- _Dane do przetworzenia_
****************************************
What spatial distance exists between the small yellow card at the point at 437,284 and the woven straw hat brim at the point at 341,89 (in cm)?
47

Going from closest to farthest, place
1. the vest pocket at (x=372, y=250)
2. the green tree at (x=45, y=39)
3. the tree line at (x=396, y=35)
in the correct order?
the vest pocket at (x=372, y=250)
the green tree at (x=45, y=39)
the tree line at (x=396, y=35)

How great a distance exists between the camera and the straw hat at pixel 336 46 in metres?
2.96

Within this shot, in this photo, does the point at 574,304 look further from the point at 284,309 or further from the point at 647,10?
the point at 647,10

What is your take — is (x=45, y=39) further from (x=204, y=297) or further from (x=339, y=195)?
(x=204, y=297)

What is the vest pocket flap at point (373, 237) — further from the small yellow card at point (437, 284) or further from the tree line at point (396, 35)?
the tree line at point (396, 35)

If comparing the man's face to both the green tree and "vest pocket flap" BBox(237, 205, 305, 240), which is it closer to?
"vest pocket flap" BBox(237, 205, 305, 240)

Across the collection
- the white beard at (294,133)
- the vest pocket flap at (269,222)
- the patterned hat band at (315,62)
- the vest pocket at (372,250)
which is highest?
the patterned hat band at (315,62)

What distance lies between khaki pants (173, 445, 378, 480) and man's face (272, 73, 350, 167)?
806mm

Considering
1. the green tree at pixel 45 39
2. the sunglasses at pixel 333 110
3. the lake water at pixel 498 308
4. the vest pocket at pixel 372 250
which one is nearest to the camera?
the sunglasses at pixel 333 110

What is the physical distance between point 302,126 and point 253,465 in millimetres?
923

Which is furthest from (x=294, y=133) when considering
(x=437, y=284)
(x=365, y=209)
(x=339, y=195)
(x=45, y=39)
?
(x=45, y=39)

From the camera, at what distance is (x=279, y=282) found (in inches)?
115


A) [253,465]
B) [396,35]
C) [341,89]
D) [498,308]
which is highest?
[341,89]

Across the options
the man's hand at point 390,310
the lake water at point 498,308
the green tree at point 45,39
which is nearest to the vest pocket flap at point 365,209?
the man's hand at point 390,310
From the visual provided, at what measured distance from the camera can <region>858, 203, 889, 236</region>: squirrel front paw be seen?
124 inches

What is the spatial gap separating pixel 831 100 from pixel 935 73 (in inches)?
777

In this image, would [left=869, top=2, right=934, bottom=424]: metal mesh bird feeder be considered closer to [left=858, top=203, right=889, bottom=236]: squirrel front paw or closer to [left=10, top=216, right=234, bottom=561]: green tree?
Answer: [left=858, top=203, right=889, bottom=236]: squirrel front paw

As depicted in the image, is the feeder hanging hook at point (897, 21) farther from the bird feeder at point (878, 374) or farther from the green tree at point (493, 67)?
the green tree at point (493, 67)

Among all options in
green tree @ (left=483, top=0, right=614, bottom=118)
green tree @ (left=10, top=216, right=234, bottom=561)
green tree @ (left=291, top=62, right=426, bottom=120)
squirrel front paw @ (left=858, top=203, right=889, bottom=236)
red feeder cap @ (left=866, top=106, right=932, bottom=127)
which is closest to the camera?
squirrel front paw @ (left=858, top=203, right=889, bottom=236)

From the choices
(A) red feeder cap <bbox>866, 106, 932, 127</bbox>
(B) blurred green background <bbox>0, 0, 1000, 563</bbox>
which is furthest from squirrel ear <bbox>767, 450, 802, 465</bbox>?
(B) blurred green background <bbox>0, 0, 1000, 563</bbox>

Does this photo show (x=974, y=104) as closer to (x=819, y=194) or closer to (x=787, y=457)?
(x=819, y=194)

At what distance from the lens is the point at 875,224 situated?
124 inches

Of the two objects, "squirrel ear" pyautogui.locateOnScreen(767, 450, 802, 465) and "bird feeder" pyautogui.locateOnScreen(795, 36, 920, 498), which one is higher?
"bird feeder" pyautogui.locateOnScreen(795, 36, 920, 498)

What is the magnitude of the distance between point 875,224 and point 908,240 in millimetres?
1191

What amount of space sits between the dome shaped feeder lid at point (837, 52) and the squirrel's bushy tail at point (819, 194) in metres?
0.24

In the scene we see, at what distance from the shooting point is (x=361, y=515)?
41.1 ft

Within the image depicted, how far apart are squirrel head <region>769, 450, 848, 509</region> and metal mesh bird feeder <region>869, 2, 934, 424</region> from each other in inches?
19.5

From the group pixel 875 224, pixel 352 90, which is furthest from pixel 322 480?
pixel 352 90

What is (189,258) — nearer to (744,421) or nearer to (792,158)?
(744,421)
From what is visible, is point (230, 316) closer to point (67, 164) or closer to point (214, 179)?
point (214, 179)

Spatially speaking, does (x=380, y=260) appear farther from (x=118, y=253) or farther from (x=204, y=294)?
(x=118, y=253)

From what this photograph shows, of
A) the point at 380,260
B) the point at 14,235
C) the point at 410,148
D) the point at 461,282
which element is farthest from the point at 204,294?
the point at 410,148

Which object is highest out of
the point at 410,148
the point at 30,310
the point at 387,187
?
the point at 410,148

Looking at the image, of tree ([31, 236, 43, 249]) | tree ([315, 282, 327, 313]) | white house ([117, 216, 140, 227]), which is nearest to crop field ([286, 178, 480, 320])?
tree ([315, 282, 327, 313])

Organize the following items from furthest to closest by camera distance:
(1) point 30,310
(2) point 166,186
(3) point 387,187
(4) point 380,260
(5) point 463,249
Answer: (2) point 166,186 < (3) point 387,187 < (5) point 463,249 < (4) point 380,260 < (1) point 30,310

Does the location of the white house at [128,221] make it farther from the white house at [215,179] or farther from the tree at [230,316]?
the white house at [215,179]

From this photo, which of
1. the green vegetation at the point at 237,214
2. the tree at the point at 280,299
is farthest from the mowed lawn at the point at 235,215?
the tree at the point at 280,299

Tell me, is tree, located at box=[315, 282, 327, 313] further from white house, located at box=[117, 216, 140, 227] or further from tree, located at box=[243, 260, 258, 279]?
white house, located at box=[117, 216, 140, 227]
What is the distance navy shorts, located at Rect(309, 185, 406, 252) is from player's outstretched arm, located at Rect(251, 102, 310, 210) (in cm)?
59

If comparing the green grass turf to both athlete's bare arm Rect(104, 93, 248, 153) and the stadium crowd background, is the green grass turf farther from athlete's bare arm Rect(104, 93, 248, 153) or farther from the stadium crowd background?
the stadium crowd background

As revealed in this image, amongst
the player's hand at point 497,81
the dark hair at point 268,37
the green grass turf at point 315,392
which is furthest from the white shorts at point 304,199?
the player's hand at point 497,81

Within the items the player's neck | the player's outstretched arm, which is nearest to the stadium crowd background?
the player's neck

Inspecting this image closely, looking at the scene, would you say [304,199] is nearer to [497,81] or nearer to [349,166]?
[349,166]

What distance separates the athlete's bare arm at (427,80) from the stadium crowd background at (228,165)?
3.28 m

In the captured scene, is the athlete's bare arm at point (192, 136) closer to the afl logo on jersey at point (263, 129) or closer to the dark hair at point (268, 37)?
****************************************
- _Treść zadania_
Przepisz wszystko od wiersza zawierającego „Inspecting this image” aż do końca pozycji i zastąp w tym fragmencie „athlete's bare arm” wyrażeniem „player's bare arm”. Resztę tekstu pozostaw bez zmian.

- _Ostateczna odpowiedź_
Inspecting this image closely, looking at the scene, would you say [304,199] is nearer to [497,81] or nearer to [349,166]?
[349,166]

What distance separates the player's bare arm at (427,80) from the stadium crowd background at (228,165)?
3.28 m

In the captured scene, is the player's bare arm at point (192, 136) closer to the afl logo on jersey at point (263, 129) or closer to the dark hair at point (268, 37)?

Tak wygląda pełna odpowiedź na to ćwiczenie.